According to the Italian Wikipedia, grissini breadsticks were invented in 1679 upon request of the Torino courts doctor. Apparently the young Vittorio Amedeo II di Savoia could not digest breadcrumbs, so the court’s baker, Antonio Brunero, was asked to develop a bread without a crumb. It soon became widely popular thanks to the fact that the long breadsticks could keep for weeks without deteriorating.
The classic grissini breadsticks are 40-80 cm long, but I find the shorter version more manageable.
2½ g dry yeast
200 tepid water
300 g flour
2 tsp salt
50 ml olive oil
Dissolve the yeast in warm water
Mix flour and salt
Stir water and olive oil into the flour to make a dough
Knead vigorously for a looong time
Coat the dough in olive oil and leave it in a bowl sealed with cling film for 1 hour
Cut the dough in quarters and shape one quarter at a time, while the other quarters remain under the cling film.
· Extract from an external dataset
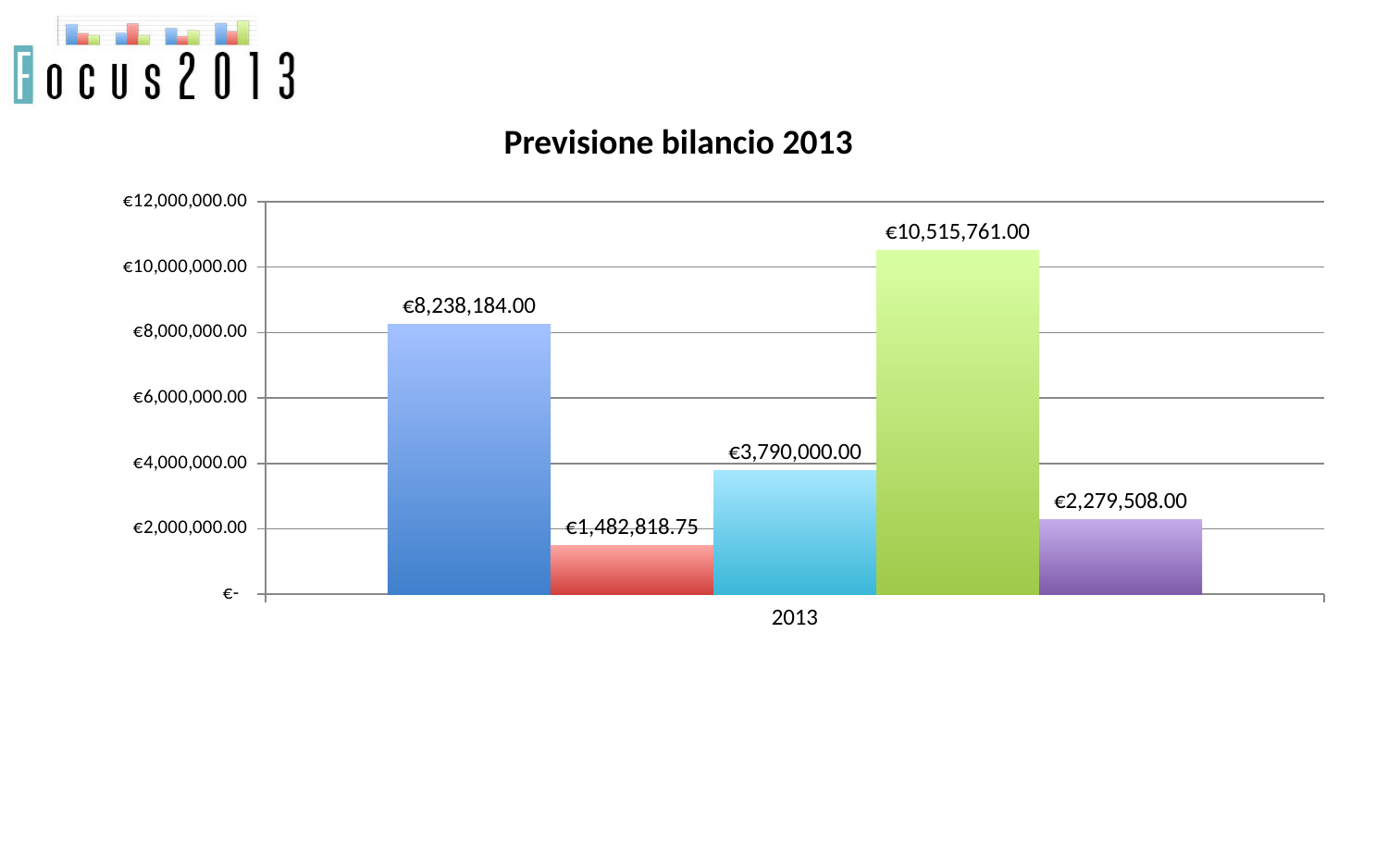
What is the value of the purple bar (rightmost)? €2,279,508.00 What is the difference between the green bar and the blue bar? €2,277,577.00 What is the value shown on the tallest bar? €10,515,761.00 What is the value of the blue bar (first from the left)? €8,238,184.00 What is the title of the chart? Previsione bilancio 2013 What is the value shown on the shortest bar? €1,482,818.75 Which is larger, the light blue bar or the purple bar? the light blue bar What category label is shown on the x axis? 2013 What type of chart is shown on the slide? bar chart What is the value of the light blue bar (third from the left)? €3,790,000.00 Is the value of the blue bar greater or less than €8,000,000.00? greater How many bars are plotted in the chart? 5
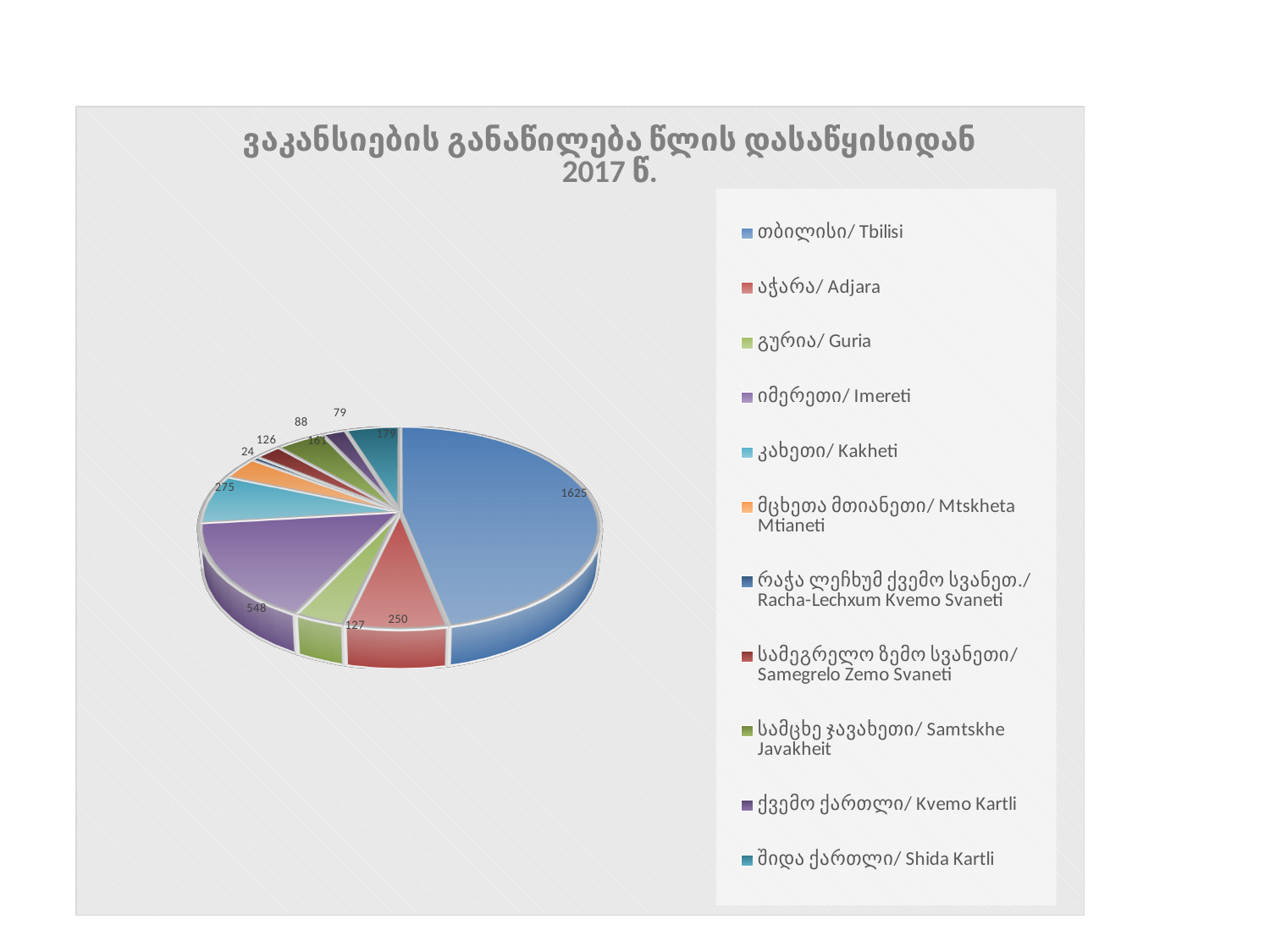
What is the value for მცხეთა მთიანეთი/ Mtskheta Mtianeti? 126 Which region has the largest slice of the pie? თბილისი/ Tbilisi What is the difference between the values for შიდა ქართლი/ Shida Kartli and ქვემო ქართლი/ Kvemo Kartli? 100 What type of chart is shown on the slide? Pie chart What is the value for კახეთი/ Kakheti? 275 What is the title of the chart? ვაკანსიების განაწილება წლის დასაწყისიდან 2017 წ. Which region has the smallest slice of the pie? რაჭა ლეჩხუმ ქვემო სვანეთ./ Racha-Lechxum Kvemo Svaneti What is the value for თბილისი/ Tbilisi? 1625 What is the difference between the values for თბილისი/ Tbilisi and იმერეთი/ Imereti? 1077 Which is larger, the value for აჭარა/ Adjara or the value for გურია/ Guria? აჭარა/ Adjara What is the value for იმერეთი/ Imereti? 548 How many regions are listed in the legend? 11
Cut each quarter in 8 pieces and roll them into breadsticks
Dip some of the sticks in sesame seeds and place them on a pan covered in baking paper
Bake at 180 C / 360 F for 15-20 minutes until they are thoroughly dry
Don’t leave the grissini breadsticks while they are in the oven, as they burn easily and the temperature and timing vary with the size of the sticks.
Use grissini breadsticks as an aperitif along with taralli, dip them in hummus or pesto or wrap cured ham, pancetta or lardo around them and serve them as an antipasto.